> **TASK**
Please set out the material below as a numbered list, one line per item, with the blank lines omitted.

----

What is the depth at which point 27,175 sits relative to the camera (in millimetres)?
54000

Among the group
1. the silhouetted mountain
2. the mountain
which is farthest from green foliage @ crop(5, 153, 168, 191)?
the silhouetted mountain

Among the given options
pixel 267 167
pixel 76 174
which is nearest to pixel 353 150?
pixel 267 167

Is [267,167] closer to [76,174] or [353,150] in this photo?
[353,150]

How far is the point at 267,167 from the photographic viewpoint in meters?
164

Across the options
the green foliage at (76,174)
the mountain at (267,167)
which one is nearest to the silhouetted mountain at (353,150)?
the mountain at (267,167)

----

> **FINAL RESULT**
1. What is the depth at which point 27,175 sits relative to the camera (in millimetres)?
2. 54000
3. Among the group
4. 1. the silhouetted mountain
5. 2. the mountain
6. which is farthest from green foliage @ crop(5, 153, 168, 191)?
7. the silhouetted mountain
8. Among the given options
9. pixel 267 167
10. pixel 76 174
11. which is nearest to pixel 353 150?
12. pixel 267 167
13. Is [267,167] closer to [76,174] or [353,150] in this photo?
14. [353,150]
15. How far is the point at 267,167 from the photographic viewpoint in meters?
16. 164
17. Across the options
18. the green foliage at (76,174)
19. the mountain at (267,167)
20. which one is nearest to the silhouetted mountain at (353,150)?
21. the mountain at (267,167)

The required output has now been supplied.